RECORD LIST
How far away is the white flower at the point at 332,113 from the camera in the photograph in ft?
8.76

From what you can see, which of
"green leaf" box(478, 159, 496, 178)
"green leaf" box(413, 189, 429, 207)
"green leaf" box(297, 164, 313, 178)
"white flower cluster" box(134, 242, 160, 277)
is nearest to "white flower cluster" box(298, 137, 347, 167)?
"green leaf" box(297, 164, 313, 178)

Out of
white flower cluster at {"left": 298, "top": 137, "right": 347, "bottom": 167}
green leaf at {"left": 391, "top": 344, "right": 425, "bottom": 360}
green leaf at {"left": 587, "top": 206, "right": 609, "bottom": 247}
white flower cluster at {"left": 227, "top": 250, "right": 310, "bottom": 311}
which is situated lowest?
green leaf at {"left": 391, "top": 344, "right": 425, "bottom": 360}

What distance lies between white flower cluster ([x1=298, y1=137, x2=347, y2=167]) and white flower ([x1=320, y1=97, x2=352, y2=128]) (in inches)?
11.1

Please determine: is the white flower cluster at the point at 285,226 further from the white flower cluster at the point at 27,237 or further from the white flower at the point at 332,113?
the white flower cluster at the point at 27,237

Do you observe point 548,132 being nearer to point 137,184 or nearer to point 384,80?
==
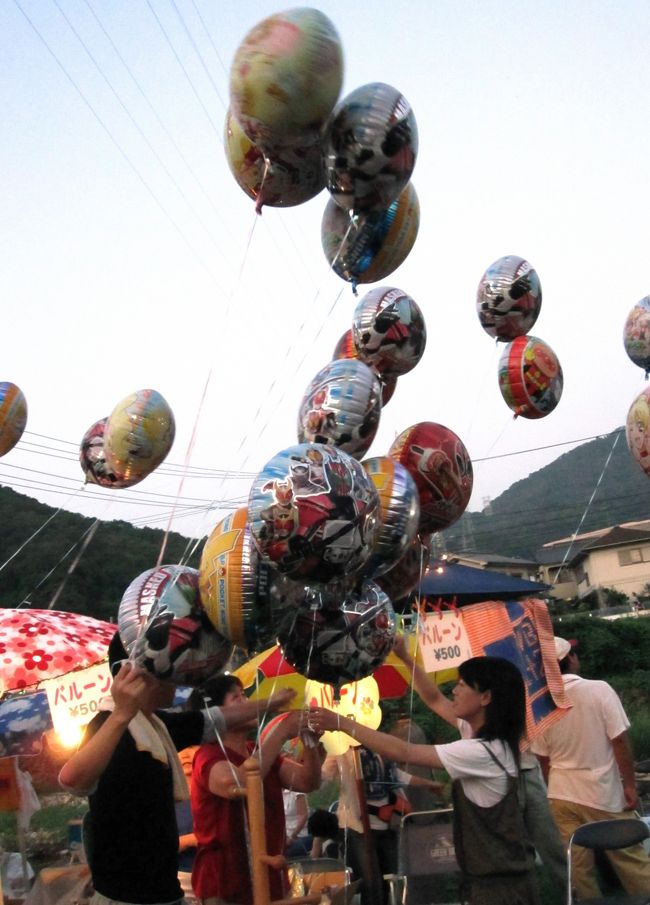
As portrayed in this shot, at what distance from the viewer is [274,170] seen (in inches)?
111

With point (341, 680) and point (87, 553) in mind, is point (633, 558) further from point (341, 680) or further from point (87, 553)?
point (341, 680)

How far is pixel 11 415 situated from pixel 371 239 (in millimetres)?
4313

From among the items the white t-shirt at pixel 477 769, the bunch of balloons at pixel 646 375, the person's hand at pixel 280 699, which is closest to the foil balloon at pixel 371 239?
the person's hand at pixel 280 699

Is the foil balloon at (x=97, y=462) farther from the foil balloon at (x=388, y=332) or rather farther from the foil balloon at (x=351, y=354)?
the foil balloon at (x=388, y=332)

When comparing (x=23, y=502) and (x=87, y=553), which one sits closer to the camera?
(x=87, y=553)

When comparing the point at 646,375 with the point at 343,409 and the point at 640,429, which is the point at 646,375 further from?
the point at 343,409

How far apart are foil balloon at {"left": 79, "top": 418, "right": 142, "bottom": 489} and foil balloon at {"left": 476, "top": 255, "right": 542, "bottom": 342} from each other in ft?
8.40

EXERCISE GOAL
Please locate every line in the rows above that contains the string "bottom" and copy each one out in full.

FULL SOLUTION
white flower cluster at {"left": 298, "top": 137, "right": 347, "bottom": 167}
green leaf at {"left": 391, "top": 344, "right": 425, "bottom": 360}
green leaf at {"left": 587, "top": 206, "right": 609, "bottom": 247}
white flower cluster at {"left": 227, "top": 250, "right": 310, "bottom": 311}
green leaf at {"left": 391, "top": 344, "right": 425, "bottom": 360}
How far apart are foil balloon at {"left": 79, "top": 418, "right": 142, "bottom": 489} and foil balloon at {"left": 476, "top": 255, "right": 542, "bottom": 342} from each other in ft?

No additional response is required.